The artificial intelligence tug-of-war in the world of cybersecurity [Q&A]
It's a rare cybersecurity product these days that doesn't claim to have some form of AI capability. But exactly what benefits does AI deliver? And is there a risk of an arms race as threat actors also turn to the technology?
We spoke to Corey Nachreiner, CSO at WatchGuard Technologies, to find out more about the role of AI in cybersecurity.
BN: What role does AI play in cybersecurity? What are some key use cases?
CN: Artificial intelligence plays an increasingly important role in cybersecurity. A recent Pulse Survey shows that 68 percent of senior executives say they are using cybersecurity tools that use AI technologies, and among those who are not yet using AI, 67 percent are willing to consider it. The survey also discusses the main areas of cybersecurity that benefit from AI. These include network security, identity and access management, behavioral analytics (accidental/malicious internal threat detection), automated response and endpoint detection and response. For example, leveraging AI can help reduce zero-day malware by automating the discovery of threats without the need to wait for human driven signatures. Additionally, security teams can rely on machine learning to review vast quantities of data in order to detect malicious behavior more quickly.
BN What benefits do security teams get from using AI?
CN: AI offers security teams many benefits. These include increased threat detection speed, predictive capabilities, error reduction, behavioral analytics and more. AI enables a system to process and interpret information more quickly and accurately and, in turn, use and adapt that knowledge. It has substantially improved information management processes and allowed companies to gain time -- a critical component of the threat detection and remediation process. Additionally, today's ML/AI is good at automating basic procedural security tasks. For instance, AI can process noisy security alerts, removing the obvious false positives, or events that may not be serious, and leave only the important things that humans need to validate. Put a different way, it helps separate the wheat from the chaff in the deluge of security alerts, so human analyst can focus on what’s important.
BN: How are threat actors utilizing AI to step up attacks and evade detection?
CN: Threat actors are using AI in many ways. For example, attackers use it to automate the discovery and learning about targets. When ML is applied to social networks, it can help identify the most prolific users with the most reach, etc., and it can then help automate learning what those individual users care about. This type of automated investigation of public profiles can allow attackers to use AI to craft messages that will more likely appeal to that target. In short, AI can automate the research into human targets that was traditionally done manually, enabling hackers to quickly collect enough information about the targets to deliver very specific phishing messages.
In fact, recent research on this subject presented at Black Hat demonstrated that a typical, widespread phishing attempt will see about a five percent success rate. Layer on machine learning that uses knowledge about the targets to make the phishing attempts more accurate and believable, and hackers will see about a 30 percent success rate. This is nearly as much as they see in a highly specified, targeted spear-phishing attempt.

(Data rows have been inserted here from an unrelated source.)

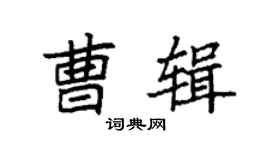 曹辑

词典网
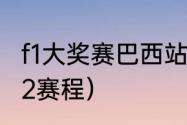 f1大奖赛巴西站
2赛程）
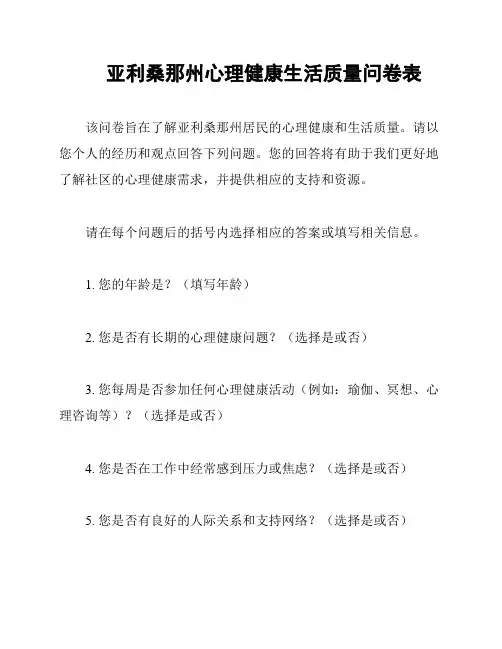 亚利桑那州心理健康生活质量问卷表

该问卷旨在了解亚利桑那州居民的心理健康和生活质量。请以您个人的经历和观点回答下列问题。您的回答将有助于我们更好地了解社区的心理健康需求，并提供相应的支持和资源。

请在每个问题后的括号内选择相应的答案或填写相关信息。

1. 您的年龄是？（填写年龄）

2. 您是否有长期的心理健康问题？（选择是或否）

3. 您每周是否参加任何心理健康活动（例如：瑜伽、冥想、心理咨询等）？（选择是或否）

4. 您是否在工作中经常感到压力或焦虑？（选择是或否）

5. 您是否有良好的人际关系和支持网络？（选择是或否）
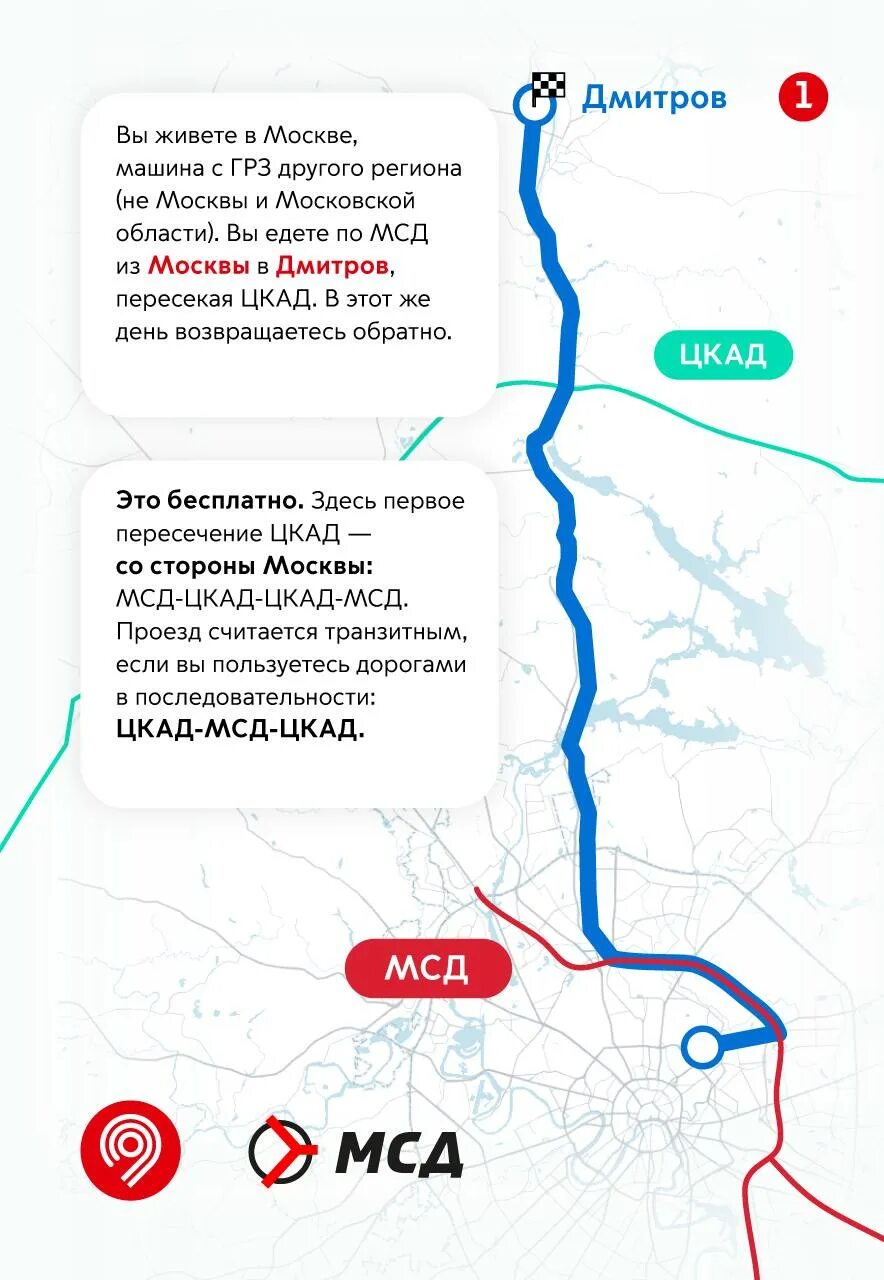 Дмитров

1

Вы живете в Москве, машина с ГРЗ другого региона (не Москвы и Московской области). Вы едете по МСД из Москвы в Дмитров, пересекая ЦКАД. В этот же день возвращаетесь обратно.

ЦКАД

Это бесплатно. Здесь первое пересечение ЦКАД — со стороны Москвы: МСД-ЦКАД-ЦКАД-МСД. Проезд считается транзитным, если вы пользуетесь дорогами в последовательности: ЦКАД-МСД-ЦКАД.

МСД

МСД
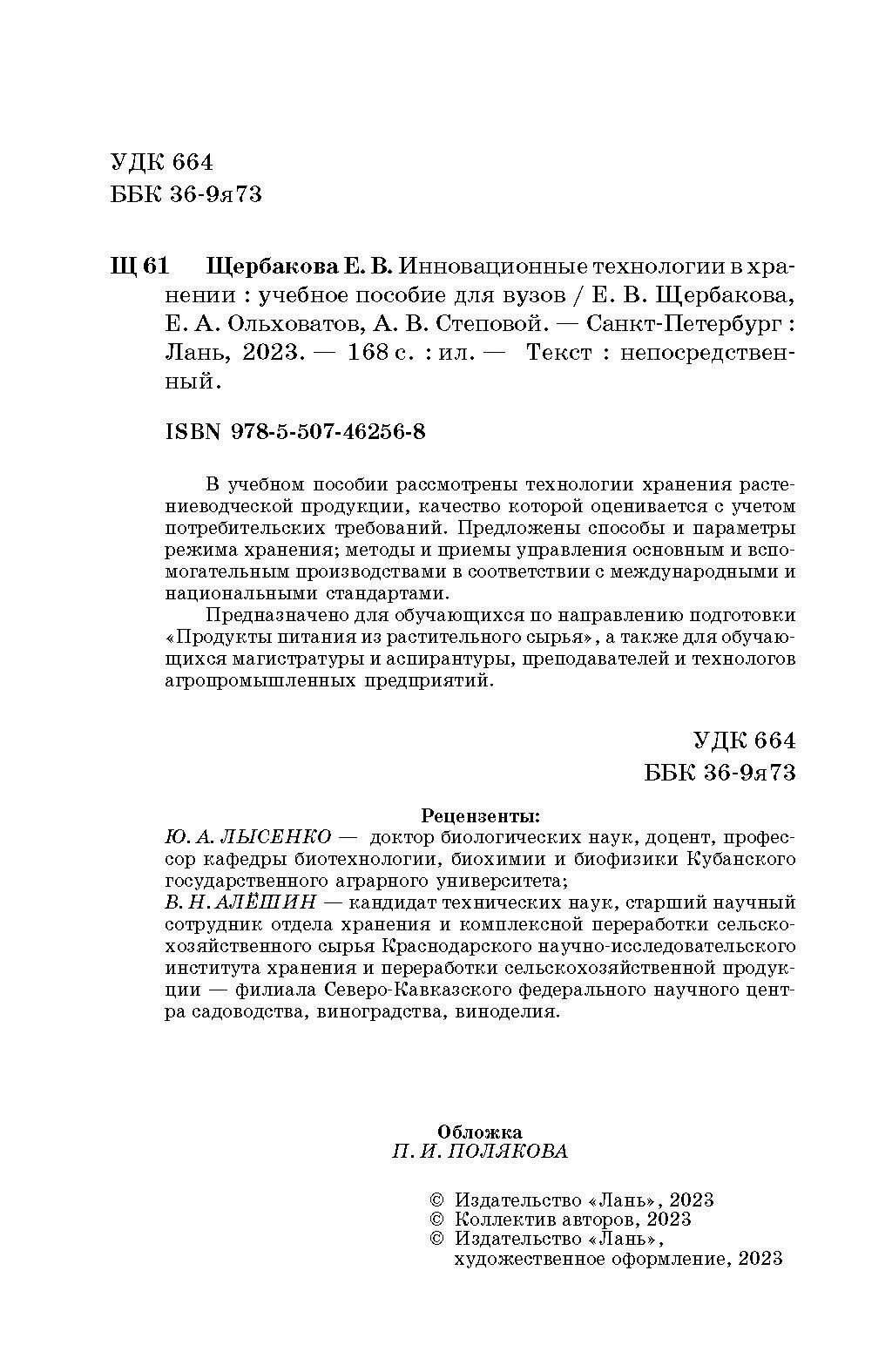 УДК 664
ББК 36-9я73

Щ 61 Щербакова Е. В. Инновационные технологии в хранении : учебное пособие для вузов / Е. В. Щербакова, Е. А. Ольховатов, А. В. Степовой. — Санкт-Петербург : Лань, 2023. — 168 с. : ил. — Текст : непосредственный.

ISBN 978-5-507-46256-8

В учебном пособии рассмотрены технологии хранения растениеводческой продукции, качество которой оценивается с учетом потребительских требований. Предложены способы и параметры режима хранения; методы и приемы управления основным и вспомогательным производствами в соответствии с международными и национальными стандартами.

Предназначено для обучающихся по направлению подготовки «Продукты питания из растительного сырья», а также для обучающихся магистратуры и аспирантуры, преподавателей и технологов агропромышленных предприятий.

УДК 664
ББК 36-9я73

Рецензенты:
Ю. А. ЛЫСЕНКО — доктор биологических наук, доцент, профессор кафедры биотехнологии, биохимии и биофизики Кубанского государственного аграрного университета;
В. Н. АЛЁШИН — кандидат технических наук, старший научный сотрудник отдела хранения и комплексной переработки сельскохозяйственного сырья Краснодарского научно-исследовательского института хранения и переработки сельскохозяйственной продукции — филиала Северо-Кавказского федерального научного центра садоводства, виноградства, виноделия.

Обложка
П. И. ПОЛЯКОВА

© Издательство «Лань», 2023
© Коллектив авторов, 2023
© Издательство «Лань», художественное оформление, 2023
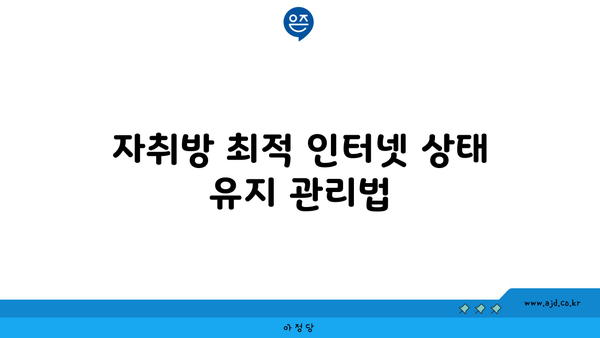 은즈

자취방 최적 인터넷 상태 유지 관리법

www.ajd.co.kr

아정당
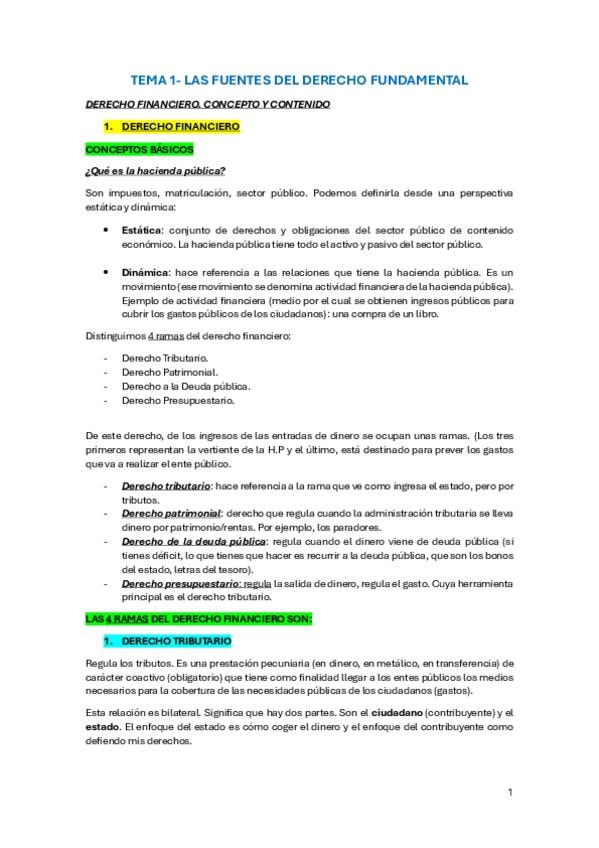 TEMA 1- LAS FUENTES DEL DERECHO FUNDAMENTAL

DERECHO FINANCIERO. CONCEPTO Y CONTENIDO

1. DERECHO FINANCIERO

CONCEPTOS BÁSICOS

¿Qué es la hacienda pública?

Son impuestos, matriculación, sector público. Podemos definirla desde una perspectiva estática y dinámica:

• Estática: conjunto de derechos y obligaciones del sector público de contenido económico. La hacienda pública tiene todo el activo y pasivo del sector público.

• Dinámica: hace referencia a las relaciones que tiene la hacienda pública. Es un movimiento (ese movimiento se denomina actividad financiera de la hacienda pública). Ejemplo de actividad financiera (medio por el cual se obtienen ingresos públicos para cubrir los gastos públicos de los ciudadanos): una compra de un libro.

Distinguimos 4 ramas del derecho financiero:

- Derecho Tributario.
- Derecho Patrimonial.
- Derecho a la Deuda pública.
- Derecho Presupuestario.

De este derecho, de los ingresos de las entradas de dinero se ocupan unas ramas. (Los tres primeros representan la vertiente de la H.P y el último, está destinado para prever los gastos que va a realizar el ente público.

- Derecho tributario: hace referencia a la rama que ve como ingresa el estado, pero por tributos.
- Derecho patrimonial: derecho que regula cuando la administración tributaria se lleva dinero por patrimonio/rentas. Por ejemplo, los paradores.
- Derecho de la deuda pública: regula cuando el dinero viene de deuda pública (si tienes déficit, lo que tienes que hacer es recurrir a la deuda pública, que son los bonos del estado, letras del tesoro).
- Derecho presupuestario: regula la salida de dinero, regula el gasto. Cuya herramienta principal es el derecho tributario.

LAS 4 RAMAS DEL DERECHO FINANCIERO SON:

1. DERECHO TRIBUTARIO

Regula los tributos. Es una prestación pecuniaria (en dinero, en metálico, en transferencia) de carácter coactivo (obligatorio) que tiene como finalidad llegar a los entes públicos los medios necesarios para la cobertura de las necesidades públicas de los ciudadanos (gastos).

Esta relación es bilateral. Significa que hay dos partes. Son el ciudadano (contribuyente) y el estado. El enfoque del estado es cómo coger el dinero y el enfoque del contribuyente como defiendo mis derechos.

1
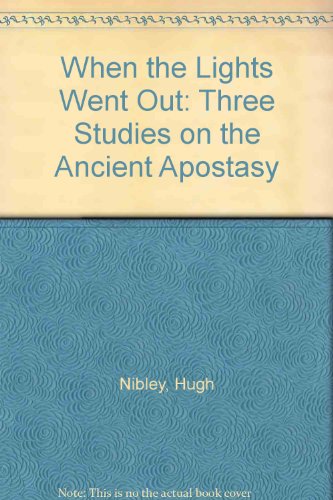 When the Lights Went Out: Three Studies on the Ancient Apostasy

Nibley, Hugh

Note: This is no the actual book cover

BN: What does the AI tug-of-war between attackers and defenders look like?
CN: With AI/ML being used more and more by both the good guys and bad guys, it’s become a true cat and mouse game. As quickly as a defender finds a flaw, an attacker exploits it. And with ML, this happens at line speed. But there is work being done to address this. For example, at DEFCON 24 DARPA created the Cyber Grand Challenge, which pitted machine versus machine in order to develop automatic defense systems that can discover, prove, and correct software flaws in real-time. But this tug-of-war will likely continue as both attackers and defenders become more and more sophisticated and able to leverage the power of AI, and it will become a machine-to-machine battle with humans just contributing to help form the best models.
BN: What can organizations do to stay one step ahead of attackers?
CN: Normal users can't really help to minimize AI/ML used in an attack, they can only try to avoid the attacks themselves, which may still use social lures. The first place to start for companies is security awareness training. Teach employees how to recognize phishing and spear-phishing attempts. Understanding the problem is a big step in addressing it. Additionally, employ threat intelligence that sinkholes bad links, so they get quarantined and don't cause harm, even if they are clicked on. While this tug-of-war will likely go on indefinitely, we can continue to take steps to help the good side gain a little more muscle.
BN: What will the future of AI look like in the cybersecurity landscape?
CN: I would refer to the Cyber Grand Challenge for that future outlook. In that challenge, the attacks and defense were entirely machine to machine. Humans were not involved in the step-by-step tactics. The human security experts only played a role in helping design the models and strategies the AIs used to stay ahead once the fight started. In the future, I see machines with abilities to adjust their defense on the fly to fend of new attacks, but cybersecurity will involve a bigger data science component for defenders to help build AI/ML models so that their AIs stay one step ahead of those of the attackers.